**** PASSAGE FOR REVIEW ****
Advantages: - Speed: 2-3 minutes for full 60-epoch training on GPU - Efficiency: Ideal for rapid prototyping and ablation studies - Interpretability: Simple architecture for educational purposes


EfficientNet-B0 (224x224)

Implements compound scaling (depth, width, resolution) for optimal parameter efficiency.

Feature Specification Benefit
Architecture Mobile Inverted Bottleneck Convolution (MBConv) Memory-efficient feature extraction
Parameters ~4.0M 50% fewer than ResNet-50
Pretrained Weights ImageNet-1k Strong initialization for transfer learning

Weight Transfer:

The first convolutional layer (features[0][0]) is a Conv2d(3, 32, 3x3). For grayscale inputs, pretrained RGB weights are compressed via channel averaging:

W_{\text{gray}} = \frac{1}{3} \sum_{c=1}^{3} W[:, c, :, :] \quad \text{where} \quad W \in \mathbb{R}^{32 \times 3 \times 3 \times 3}

Vision Transformer Tiny (ViT-Tiny) (224x224)

Patch-based attention architecture with multiple pretrained weight variants.
****
TASK STATEMENT: Continue the notes on model architectures after their last sentence, picking up with the ViT-Tiny section in the same format.
**** RECORDS SHOWN ****
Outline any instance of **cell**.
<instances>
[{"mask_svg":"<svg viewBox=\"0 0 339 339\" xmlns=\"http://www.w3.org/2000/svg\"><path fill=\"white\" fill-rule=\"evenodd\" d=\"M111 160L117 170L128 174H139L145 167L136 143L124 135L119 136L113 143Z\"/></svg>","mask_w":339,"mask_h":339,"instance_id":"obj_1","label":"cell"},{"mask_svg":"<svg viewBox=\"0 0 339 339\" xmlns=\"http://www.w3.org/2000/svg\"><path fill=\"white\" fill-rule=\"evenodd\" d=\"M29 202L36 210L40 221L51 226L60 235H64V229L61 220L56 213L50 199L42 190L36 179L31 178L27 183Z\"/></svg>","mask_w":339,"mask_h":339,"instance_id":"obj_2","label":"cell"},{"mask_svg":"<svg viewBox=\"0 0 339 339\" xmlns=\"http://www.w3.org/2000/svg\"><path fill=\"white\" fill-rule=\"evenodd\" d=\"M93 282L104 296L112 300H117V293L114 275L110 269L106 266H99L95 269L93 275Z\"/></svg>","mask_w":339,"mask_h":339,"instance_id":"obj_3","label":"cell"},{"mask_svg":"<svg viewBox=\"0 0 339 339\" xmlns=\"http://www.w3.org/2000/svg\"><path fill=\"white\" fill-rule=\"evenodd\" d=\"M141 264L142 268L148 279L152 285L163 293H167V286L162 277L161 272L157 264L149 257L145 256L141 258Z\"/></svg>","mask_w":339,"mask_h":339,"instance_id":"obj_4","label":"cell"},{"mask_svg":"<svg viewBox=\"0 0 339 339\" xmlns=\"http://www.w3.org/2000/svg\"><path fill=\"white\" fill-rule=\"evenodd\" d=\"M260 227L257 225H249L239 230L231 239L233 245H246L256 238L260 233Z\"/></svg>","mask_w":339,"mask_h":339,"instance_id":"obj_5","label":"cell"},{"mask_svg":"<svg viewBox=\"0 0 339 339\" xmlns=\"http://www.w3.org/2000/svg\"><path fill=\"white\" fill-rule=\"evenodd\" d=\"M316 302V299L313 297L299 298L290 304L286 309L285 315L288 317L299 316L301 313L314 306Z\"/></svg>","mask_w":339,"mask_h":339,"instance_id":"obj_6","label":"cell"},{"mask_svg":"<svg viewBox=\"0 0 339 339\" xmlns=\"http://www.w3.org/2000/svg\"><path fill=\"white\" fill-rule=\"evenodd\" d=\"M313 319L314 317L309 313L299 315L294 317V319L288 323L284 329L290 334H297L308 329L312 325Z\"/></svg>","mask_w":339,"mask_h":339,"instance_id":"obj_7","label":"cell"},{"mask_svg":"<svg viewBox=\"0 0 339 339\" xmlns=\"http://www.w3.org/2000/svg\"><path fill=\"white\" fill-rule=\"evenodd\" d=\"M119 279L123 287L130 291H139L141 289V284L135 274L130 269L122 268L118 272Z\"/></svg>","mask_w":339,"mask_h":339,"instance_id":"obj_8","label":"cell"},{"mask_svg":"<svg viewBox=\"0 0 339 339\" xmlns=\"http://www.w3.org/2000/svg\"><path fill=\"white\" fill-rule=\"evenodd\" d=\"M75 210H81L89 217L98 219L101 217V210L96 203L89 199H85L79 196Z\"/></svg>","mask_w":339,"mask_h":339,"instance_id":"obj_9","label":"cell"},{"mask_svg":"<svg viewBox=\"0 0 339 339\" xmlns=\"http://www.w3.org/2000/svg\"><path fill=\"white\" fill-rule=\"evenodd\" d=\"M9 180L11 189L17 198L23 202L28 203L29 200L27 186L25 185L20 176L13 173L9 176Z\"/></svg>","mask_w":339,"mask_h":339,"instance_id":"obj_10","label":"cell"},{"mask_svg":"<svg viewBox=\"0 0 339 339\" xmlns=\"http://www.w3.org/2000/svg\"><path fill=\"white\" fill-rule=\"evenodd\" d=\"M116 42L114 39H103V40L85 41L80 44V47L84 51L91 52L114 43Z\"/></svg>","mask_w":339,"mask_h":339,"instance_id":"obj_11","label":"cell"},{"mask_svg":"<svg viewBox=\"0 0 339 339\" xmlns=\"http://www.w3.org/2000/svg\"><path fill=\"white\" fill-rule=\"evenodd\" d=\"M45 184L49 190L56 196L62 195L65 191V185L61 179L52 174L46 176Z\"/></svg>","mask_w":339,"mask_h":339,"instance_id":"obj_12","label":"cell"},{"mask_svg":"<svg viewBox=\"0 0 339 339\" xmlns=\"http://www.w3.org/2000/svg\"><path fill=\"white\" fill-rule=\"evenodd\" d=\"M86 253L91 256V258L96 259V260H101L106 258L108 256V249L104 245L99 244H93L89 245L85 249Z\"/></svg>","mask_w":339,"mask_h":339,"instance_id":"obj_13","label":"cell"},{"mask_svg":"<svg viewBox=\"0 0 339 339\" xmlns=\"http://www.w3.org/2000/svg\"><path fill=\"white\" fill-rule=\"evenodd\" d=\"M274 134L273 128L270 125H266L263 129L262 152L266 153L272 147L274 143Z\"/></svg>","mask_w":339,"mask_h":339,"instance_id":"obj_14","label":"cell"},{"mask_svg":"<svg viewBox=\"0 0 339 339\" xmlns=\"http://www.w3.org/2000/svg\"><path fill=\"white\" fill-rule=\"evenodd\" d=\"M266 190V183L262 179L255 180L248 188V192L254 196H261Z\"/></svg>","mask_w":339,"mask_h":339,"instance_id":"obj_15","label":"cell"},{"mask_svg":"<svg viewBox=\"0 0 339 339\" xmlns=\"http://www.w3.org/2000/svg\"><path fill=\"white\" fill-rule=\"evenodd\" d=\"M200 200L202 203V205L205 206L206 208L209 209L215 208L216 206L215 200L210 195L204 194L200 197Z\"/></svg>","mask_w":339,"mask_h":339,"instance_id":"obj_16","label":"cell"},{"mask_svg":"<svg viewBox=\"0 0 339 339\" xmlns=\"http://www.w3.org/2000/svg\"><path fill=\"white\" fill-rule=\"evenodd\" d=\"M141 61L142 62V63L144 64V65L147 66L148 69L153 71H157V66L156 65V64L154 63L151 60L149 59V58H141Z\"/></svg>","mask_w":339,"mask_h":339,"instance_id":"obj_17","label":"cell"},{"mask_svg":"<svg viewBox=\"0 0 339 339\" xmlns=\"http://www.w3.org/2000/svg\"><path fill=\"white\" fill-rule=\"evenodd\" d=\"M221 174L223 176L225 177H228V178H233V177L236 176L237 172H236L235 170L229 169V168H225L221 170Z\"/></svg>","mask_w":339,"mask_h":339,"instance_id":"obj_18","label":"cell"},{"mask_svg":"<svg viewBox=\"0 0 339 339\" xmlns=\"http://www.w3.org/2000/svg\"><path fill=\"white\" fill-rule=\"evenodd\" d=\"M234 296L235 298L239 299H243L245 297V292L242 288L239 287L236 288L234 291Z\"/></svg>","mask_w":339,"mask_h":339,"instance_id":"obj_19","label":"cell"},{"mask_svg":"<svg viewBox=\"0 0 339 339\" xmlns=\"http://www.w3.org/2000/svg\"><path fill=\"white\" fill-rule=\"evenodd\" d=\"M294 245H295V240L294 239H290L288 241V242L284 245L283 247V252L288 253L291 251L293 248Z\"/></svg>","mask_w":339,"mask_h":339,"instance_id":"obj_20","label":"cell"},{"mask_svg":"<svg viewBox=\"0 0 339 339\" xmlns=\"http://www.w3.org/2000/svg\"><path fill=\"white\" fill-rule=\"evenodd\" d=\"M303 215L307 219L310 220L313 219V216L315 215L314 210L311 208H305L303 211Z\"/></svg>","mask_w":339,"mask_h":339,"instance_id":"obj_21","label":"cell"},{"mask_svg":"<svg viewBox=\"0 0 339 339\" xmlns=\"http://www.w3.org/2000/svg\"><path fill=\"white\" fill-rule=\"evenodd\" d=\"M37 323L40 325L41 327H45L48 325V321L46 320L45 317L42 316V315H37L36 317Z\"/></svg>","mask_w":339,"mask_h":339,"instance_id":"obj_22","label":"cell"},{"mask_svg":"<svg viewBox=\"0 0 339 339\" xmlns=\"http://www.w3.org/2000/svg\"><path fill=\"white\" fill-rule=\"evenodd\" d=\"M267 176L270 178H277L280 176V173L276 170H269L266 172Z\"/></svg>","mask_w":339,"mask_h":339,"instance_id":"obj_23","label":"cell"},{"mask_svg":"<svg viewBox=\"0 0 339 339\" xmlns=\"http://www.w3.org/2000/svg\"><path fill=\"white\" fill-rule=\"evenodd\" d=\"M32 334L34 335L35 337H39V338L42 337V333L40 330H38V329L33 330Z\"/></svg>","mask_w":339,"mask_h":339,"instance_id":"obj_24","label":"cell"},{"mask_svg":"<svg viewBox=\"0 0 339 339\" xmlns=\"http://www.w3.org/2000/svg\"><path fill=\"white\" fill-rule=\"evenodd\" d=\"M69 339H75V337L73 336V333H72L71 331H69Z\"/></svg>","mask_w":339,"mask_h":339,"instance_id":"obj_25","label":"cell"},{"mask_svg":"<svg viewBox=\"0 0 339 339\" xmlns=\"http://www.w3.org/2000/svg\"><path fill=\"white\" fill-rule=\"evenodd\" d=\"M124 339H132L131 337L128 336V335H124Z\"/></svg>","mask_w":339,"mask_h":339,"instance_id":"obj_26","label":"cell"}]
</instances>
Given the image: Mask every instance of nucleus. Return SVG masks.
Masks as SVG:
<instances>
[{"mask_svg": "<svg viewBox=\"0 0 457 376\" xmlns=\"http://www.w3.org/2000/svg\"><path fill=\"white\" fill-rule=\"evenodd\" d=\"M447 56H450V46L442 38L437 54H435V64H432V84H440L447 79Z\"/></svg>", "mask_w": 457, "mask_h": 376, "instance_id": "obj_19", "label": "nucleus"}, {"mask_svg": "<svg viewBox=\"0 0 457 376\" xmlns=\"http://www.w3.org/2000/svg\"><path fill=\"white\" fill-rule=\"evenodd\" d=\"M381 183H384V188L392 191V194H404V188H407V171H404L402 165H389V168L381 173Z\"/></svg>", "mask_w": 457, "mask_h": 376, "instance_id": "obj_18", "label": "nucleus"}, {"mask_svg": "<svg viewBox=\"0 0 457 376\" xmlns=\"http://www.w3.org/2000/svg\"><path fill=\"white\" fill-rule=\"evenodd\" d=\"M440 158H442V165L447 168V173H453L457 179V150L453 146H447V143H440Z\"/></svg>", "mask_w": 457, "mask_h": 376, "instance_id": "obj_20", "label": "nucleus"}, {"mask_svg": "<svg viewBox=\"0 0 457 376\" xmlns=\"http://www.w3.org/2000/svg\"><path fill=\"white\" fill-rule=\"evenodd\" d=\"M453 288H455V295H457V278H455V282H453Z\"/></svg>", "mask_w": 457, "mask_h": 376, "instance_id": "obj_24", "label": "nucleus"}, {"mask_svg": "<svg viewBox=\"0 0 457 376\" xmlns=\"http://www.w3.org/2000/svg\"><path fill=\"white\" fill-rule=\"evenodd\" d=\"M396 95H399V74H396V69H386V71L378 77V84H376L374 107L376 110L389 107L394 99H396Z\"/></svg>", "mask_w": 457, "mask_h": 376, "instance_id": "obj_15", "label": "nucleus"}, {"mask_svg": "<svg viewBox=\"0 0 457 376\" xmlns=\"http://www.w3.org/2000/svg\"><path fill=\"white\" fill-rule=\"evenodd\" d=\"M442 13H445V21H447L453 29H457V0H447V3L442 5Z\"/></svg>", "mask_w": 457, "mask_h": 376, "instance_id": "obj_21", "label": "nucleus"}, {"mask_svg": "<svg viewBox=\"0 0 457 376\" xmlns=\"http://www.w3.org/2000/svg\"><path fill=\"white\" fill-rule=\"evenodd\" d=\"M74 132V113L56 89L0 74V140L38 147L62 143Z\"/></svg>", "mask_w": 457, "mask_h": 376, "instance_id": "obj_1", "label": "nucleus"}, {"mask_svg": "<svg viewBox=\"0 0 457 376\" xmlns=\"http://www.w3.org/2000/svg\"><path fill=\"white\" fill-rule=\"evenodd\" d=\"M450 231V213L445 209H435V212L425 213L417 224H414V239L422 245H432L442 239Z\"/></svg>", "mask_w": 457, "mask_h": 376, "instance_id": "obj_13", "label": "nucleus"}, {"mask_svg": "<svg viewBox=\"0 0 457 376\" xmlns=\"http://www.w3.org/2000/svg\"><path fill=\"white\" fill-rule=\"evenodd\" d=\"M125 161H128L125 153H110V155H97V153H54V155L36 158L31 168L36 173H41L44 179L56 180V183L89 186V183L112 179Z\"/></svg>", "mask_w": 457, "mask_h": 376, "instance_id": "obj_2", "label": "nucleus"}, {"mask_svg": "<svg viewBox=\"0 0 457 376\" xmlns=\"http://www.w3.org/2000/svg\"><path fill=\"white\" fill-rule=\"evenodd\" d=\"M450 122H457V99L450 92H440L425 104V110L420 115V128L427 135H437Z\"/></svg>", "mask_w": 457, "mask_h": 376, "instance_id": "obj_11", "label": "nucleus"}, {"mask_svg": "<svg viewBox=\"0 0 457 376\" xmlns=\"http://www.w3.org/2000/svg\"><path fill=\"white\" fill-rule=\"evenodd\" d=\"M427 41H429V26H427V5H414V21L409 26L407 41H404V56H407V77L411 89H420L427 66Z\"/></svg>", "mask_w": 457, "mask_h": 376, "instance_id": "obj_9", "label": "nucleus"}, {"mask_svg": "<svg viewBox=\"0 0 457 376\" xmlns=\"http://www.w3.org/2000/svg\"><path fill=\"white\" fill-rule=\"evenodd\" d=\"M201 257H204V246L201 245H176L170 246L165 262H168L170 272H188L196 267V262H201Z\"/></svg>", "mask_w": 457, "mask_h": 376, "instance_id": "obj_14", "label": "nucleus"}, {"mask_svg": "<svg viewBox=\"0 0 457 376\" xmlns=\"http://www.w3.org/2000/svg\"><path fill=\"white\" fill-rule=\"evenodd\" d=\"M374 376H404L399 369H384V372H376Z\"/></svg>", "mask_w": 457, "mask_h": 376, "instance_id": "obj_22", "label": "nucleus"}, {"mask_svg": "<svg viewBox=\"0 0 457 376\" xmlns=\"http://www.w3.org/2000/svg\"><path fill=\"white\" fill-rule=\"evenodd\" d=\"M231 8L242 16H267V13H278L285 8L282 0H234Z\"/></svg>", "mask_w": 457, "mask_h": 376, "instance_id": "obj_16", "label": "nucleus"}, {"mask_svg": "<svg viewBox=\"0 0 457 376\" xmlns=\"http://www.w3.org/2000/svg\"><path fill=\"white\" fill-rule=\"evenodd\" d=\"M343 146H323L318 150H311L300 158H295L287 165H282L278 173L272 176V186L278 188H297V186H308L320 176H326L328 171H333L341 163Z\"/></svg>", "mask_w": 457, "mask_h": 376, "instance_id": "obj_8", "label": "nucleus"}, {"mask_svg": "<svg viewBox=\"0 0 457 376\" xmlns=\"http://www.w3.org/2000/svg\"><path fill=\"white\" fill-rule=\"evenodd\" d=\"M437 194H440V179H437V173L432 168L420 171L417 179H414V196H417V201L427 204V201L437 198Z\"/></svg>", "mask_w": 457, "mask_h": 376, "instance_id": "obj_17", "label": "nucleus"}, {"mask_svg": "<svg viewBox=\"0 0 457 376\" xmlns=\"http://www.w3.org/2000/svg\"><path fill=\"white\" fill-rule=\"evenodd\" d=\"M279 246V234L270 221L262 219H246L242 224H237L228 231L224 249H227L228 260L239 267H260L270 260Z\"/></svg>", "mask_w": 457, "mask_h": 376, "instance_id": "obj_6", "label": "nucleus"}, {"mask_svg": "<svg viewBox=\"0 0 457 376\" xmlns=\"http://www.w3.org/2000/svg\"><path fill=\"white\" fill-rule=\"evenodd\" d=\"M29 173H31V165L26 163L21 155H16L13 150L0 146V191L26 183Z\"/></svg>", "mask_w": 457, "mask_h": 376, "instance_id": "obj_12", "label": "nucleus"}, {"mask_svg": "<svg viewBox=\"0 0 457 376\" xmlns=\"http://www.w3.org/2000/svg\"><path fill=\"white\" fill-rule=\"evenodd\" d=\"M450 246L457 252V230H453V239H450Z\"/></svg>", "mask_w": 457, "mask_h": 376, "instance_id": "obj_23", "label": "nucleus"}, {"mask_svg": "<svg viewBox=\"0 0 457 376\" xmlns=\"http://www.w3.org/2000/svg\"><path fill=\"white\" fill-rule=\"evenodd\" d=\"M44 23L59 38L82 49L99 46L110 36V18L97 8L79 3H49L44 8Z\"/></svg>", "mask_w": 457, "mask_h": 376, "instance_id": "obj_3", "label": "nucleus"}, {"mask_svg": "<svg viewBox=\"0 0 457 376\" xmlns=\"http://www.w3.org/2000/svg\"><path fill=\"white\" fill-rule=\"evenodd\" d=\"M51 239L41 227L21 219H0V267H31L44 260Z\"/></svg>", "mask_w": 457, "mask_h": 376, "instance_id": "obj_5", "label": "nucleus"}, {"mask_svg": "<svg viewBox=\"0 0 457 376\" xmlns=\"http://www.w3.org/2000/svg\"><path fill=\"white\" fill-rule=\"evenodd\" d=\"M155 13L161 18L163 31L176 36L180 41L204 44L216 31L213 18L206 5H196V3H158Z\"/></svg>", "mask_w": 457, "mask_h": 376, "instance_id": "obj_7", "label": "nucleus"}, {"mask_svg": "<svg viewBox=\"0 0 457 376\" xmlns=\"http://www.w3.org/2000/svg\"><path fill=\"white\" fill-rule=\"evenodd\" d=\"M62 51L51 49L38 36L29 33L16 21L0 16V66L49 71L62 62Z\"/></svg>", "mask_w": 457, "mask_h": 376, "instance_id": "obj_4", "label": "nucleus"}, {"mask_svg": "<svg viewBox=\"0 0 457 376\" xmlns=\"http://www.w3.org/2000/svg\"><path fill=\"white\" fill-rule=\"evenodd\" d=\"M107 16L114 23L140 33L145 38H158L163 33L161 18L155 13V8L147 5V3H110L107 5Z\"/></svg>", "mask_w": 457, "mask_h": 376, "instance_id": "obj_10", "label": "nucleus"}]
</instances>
****
ANSWER TO THIS EXERCISE:
Feature Specification Benefit
Architecture 12-layer transformer encoder Global context modeling via self-attention
Parameters ~5.5M Comparable to EfficientNet-B0
Patch Size 16x16 (196 patches from 224x224) Efficient sequence length for transformers

Supported Weight Variants: 1. vit_tiny_patch16_224.augreg_in21k_ft_in1k: ImageNet-21k pretrained, fine-tuned on 1k (recommended) 2. vit_tiny_patch16_224.augreg_in21k: ImageNet-21k pretrained (requires custom head tuning) 3. vit_tiny_patch16_224: ImageNet-1k baseline

Weight Transfer:

The patch embedding layer projects 16x16 patches into 192-dimensional tokens. For grayscale inputs, the 3-channel projection weights are averaged:

W_{\text{gray}} = \frac{1}{3} \sum_{c=1}^{3} W[:, c, :, :] \quad \text{where} \quad W \in \mathbb{R}^{192 \times 3 \times 16 \times 16}

ConvNeXt-Tiny (224x224)

Modern ConvNet architecture incorporating design principles from Vision Transformers.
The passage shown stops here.